Ações necessárias:
1. Liste os tipos de entidades assistenciais que, segundo o texto sobre a distribuição de alimentos do ISA, recebem ajuda da instituição.
2. Prossiga o texto sobre a distribuição de alimentos do ISA a partir do ponto em que ele termina.

Texto fornecido:
Erik Campos observa que houve aumento considerável da demanda por alimento no ISA com a pandemia. Dados de setembro último indicam um universo novo atendido de 10,2 mil famílias.
Ele adverte também que as pessoas que desejam ter acesso aos alimentos não devem se dirigir diretamente à Ceasa. Por várias razões: segurança, aglomeração e logística. Devem, antes, fazer um pré-contato no telefone (19) 3746-1020 para saber os critérios que devem seguir para entrar no cadastro.
“O número de famílias que passou a vir espontaneamente no ISA na pandemia cresceu. Foi gigantesco. Tinha gente que pegava dois, três ônibus e cruzava a cidade. Mas chegava com informações erradas. Então, é preciso falar antes conosco pelo telefone para que possamos orientá-los”, explica.
Quem é beneficiado
Além de famílias cadastradas, que atendem aos critérios de vulnerabilidade social, o ISA ajuda mais de 100 entidades assistenciais, incluindo ONGs, casas de longa permanência, hospitais beneficentes e creches. Pacientes em tratamento, que comprovem dificuldade de renda e que precisam complementar o seu cardápio nutricional, também são contemplados. O ISA faz ainda doações esporádicas para eventos abertos à comunidade de cunho social, mediante consulta prévia. Alimentos que eventualmente não são próprios para o consumo humano, depois de passar por todas as etapas de seleção, são destinados a pequenos produtores rurais da cidade, para uso animal.

Dados fornecidos:
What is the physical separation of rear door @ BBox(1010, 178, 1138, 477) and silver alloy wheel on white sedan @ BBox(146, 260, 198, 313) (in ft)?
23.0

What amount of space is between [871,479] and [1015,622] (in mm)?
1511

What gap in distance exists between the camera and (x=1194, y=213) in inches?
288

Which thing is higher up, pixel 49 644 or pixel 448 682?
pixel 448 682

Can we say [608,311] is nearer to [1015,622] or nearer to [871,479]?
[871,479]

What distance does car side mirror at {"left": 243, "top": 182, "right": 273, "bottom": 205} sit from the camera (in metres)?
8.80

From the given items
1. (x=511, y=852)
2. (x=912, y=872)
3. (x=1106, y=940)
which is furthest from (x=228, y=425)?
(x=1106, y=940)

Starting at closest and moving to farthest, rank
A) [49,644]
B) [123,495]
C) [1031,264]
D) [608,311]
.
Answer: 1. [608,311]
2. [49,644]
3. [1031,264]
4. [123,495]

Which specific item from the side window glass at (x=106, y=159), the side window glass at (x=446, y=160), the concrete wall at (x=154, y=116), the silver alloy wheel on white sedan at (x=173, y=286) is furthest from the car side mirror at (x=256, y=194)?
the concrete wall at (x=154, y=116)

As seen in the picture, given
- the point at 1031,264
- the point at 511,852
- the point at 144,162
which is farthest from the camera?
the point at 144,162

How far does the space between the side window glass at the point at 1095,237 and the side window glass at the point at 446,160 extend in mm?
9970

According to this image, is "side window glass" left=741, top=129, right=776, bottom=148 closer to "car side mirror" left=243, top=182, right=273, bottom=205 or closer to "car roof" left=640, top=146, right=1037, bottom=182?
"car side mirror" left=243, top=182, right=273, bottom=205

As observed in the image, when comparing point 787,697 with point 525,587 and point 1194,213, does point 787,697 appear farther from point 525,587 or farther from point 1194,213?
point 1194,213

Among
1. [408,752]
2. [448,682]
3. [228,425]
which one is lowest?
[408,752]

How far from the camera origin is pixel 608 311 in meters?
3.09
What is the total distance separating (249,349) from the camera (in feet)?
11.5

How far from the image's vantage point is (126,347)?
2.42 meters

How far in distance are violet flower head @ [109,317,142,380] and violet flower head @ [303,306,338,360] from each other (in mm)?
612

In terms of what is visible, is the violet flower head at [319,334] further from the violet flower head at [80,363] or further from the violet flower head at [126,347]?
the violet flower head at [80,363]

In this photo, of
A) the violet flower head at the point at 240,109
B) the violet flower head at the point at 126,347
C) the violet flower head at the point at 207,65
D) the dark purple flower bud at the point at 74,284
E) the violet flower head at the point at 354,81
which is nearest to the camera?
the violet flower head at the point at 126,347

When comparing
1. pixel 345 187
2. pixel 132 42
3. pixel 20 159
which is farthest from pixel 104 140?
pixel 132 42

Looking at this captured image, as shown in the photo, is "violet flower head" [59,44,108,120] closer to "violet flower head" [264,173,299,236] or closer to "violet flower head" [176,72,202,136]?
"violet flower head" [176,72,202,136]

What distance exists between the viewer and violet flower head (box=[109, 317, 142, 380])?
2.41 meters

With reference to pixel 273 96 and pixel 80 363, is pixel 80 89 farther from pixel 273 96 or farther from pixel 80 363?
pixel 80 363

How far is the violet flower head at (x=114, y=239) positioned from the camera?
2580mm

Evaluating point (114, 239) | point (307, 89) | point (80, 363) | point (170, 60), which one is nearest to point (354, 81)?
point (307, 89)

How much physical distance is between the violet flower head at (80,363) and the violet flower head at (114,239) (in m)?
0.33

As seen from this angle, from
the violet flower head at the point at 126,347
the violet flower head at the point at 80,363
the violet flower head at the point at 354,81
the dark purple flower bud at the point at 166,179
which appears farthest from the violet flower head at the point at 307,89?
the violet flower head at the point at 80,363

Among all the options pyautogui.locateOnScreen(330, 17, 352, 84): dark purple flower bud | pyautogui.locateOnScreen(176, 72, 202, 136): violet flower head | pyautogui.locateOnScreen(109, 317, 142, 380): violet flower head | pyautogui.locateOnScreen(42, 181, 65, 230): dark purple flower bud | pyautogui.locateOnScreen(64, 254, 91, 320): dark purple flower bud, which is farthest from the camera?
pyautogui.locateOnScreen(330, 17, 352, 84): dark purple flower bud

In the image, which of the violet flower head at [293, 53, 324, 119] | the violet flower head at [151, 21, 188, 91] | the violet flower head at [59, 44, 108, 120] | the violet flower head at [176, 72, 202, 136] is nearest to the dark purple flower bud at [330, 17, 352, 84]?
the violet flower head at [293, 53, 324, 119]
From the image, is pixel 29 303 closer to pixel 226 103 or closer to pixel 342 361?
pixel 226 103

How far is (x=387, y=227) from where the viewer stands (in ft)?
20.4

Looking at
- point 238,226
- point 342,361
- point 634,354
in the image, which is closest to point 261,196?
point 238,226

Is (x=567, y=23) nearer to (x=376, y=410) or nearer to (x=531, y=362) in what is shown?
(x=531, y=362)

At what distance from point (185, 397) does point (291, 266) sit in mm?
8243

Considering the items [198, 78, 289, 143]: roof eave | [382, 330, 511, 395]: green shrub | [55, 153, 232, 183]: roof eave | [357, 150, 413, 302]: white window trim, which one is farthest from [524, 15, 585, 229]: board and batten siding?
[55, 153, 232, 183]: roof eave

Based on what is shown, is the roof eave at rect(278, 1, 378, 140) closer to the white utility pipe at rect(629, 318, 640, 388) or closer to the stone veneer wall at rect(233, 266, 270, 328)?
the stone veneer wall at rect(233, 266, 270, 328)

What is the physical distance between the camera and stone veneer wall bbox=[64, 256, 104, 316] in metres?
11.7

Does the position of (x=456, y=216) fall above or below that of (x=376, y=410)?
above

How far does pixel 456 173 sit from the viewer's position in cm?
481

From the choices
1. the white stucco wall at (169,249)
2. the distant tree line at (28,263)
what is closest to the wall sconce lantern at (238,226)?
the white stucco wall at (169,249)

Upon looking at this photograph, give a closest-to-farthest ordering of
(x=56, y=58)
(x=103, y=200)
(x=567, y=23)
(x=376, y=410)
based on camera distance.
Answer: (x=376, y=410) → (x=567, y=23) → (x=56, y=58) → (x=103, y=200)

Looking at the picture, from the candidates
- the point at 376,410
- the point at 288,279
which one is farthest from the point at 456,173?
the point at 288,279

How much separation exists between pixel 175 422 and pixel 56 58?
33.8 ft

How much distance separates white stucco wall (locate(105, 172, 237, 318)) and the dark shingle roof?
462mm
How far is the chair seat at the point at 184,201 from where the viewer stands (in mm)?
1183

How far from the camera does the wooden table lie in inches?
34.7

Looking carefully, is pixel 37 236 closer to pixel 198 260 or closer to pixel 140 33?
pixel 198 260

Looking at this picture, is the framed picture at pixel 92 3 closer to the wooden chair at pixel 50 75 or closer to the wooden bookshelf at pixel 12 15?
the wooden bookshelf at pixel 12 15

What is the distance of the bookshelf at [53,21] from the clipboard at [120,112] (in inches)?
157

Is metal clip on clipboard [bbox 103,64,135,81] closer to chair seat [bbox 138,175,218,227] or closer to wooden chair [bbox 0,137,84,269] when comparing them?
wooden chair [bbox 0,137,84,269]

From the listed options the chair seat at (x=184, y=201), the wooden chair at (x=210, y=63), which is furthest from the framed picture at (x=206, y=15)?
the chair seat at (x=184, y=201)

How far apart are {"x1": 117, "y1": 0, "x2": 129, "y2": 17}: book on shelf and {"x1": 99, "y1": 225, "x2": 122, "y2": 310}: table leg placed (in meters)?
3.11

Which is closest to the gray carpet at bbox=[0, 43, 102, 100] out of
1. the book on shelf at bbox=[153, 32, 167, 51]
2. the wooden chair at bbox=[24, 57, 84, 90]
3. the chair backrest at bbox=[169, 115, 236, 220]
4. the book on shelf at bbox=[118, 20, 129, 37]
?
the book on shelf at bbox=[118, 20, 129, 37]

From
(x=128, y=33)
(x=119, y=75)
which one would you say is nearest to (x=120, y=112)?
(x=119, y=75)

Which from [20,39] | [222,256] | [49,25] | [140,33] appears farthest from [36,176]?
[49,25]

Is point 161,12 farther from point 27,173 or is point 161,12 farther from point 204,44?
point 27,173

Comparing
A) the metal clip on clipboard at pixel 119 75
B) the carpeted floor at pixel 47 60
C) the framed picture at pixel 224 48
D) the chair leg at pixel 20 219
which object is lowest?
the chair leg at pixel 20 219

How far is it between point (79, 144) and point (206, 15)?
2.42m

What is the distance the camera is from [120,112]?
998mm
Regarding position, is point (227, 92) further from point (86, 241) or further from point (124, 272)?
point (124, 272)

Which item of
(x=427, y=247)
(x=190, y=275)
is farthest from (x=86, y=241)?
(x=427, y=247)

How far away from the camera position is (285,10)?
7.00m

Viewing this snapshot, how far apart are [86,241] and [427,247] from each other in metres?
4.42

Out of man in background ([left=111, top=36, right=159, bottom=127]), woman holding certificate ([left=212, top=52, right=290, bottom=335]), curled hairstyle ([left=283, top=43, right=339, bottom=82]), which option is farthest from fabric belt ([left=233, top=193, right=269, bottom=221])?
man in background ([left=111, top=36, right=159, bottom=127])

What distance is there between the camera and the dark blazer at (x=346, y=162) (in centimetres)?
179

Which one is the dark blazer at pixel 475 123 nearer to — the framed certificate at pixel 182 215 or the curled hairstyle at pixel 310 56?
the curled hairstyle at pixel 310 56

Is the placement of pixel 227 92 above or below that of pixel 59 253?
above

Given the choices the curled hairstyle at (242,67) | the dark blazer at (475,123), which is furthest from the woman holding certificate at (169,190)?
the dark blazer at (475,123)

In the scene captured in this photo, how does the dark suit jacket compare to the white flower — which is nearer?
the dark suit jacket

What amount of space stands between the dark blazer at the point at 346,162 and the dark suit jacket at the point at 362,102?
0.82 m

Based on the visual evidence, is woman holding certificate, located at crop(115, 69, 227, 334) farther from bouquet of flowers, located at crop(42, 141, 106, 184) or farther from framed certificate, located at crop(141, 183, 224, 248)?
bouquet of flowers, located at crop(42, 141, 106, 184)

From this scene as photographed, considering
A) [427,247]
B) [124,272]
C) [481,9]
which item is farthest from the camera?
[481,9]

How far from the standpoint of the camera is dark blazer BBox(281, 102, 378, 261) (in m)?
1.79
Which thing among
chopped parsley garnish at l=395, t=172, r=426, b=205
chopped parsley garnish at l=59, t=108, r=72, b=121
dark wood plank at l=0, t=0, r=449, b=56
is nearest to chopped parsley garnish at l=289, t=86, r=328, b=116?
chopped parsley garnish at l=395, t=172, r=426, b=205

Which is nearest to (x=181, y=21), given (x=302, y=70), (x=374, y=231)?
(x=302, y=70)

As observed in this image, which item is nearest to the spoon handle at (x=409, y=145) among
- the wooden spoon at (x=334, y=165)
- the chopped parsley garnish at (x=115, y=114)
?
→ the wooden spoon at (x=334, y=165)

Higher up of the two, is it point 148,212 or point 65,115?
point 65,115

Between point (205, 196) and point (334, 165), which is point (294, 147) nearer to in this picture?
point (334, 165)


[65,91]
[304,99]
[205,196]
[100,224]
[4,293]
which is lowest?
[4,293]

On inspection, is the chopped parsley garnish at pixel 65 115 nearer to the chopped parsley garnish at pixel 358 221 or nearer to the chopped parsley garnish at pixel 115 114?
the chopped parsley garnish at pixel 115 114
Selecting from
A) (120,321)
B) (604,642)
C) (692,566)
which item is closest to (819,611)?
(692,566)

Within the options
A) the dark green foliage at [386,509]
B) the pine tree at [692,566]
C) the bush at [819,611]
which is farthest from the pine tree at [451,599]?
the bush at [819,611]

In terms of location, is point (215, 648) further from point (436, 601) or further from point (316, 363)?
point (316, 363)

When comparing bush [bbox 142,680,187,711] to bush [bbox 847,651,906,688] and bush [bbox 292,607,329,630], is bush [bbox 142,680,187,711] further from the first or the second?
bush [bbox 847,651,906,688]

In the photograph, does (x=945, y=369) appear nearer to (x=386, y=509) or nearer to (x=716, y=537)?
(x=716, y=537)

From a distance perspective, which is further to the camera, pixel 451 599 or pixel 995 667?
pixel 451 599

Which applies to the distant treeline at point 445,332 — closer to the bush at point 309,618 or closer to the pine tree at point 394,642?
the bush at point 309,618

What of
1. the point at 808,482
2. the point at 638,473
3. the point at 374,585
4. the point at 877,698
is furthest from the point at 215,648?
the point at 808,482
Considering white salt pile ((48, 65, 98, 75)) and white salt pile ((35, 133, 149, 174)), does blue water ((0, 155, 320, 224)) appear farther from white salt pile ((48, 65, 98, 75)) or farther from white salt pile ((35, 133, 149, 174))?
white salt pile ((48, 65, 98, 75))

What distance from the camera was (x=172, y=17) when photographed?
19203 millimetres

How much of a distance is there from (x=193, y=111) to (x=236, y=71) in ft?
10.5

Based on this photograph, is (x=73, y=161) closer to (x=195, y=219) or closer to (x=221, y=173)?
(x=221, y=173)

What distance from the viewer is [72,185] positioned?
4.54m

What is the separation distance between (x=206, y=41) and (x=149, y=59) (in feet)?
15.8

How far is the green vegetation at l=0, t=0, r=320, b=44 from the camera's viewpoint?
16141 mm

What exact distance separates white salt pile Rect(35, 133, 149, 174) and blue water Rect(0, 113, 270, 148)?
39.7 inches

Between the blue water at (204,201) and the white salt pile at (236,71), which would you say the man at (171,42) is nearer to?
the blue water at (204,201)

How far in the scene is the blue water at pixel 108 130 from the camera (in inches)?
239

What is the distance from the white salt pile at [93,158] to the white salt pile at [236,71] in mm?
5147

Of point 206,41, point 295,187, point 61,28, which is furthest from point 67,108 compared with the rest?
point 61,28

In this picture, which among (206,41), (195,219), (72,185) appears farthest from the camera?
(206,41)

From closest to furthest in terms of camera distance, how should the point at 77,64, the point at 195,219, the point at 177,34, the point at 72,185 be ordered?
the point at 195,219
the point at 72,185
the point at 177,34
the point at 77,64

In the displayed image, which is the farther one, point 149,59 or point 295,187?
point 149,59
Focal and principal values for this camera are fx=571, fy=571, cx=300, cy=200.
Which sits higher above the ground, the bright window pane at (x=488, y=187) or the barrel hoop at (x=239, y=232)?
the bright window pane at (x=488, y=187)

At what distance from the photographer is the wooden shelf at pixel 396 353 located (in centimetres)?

Resultados por tarefa:
1. ONGs, casas de longa permanência, hospitais beneficentes e creches.

2.
Surpresas
Erik conta que a pandemia criou algumas situações dramáticas e inusitadas. Ele lembra de um dono de restaurante que, diante da iminência do fechamento do estabelecimento na fase mais severa da restrição, ligou para o ISA perguntando se podia doar um carregamento de cogumelos, afinal tudo se perderia. “Aceitamos e depois orientamos as famílias a consumir algo que eles não estavam acostumados”, lembra.
O assistente social recorda também de um casal que entrou no cadastro por queda abrupta de renda. O marido era chef de cozinha e a mulher, professora de Pilates. “Eles ficaram completamente sem trabalho. Tudo foi fechado”, comenta.
Logística
O esquema de distribuição dos alimentos atende a um rigoroso esquema previamente planejado. Os alimentos, depois de selecionados, são colocados em caixas de plástico. De segunda a sexta-feira, caminhões deixam o ISA seguindo itinerários definidos. As doações são levadas para comunidades carentes. A rede de distribuição conta com 35 pontos em Campinas, um em Sumaré e um em Valinhos. A quantidade já é calculada pelo número de famílias atendidos naquele bairro. Os cadastrados vão aos pontos de distribuição com sacolas e carrinhos para buscar os alimentos.
“Abobrinha e cenoura são complementares numa refeição. Mas para quem está em vulnerabilidade, muitas vezes é o único alimento”, reforça Erik Campos
Para Erik, quem imagina que o ISA trabalha com sobras e refugo, está enganado. “Isso aqui não é um resto. É uma doação. Os alimentos preservam o seu valor nutricional. Num planejamento de consumo semanal, dá para utilizar e faz a diferença na vida das pessoas”, conclui.
Com o trabalho do ISA, o Hora Campinas conclui nesta sexta-feira, 29 de outubro, a série “Fome e Solidariedade”.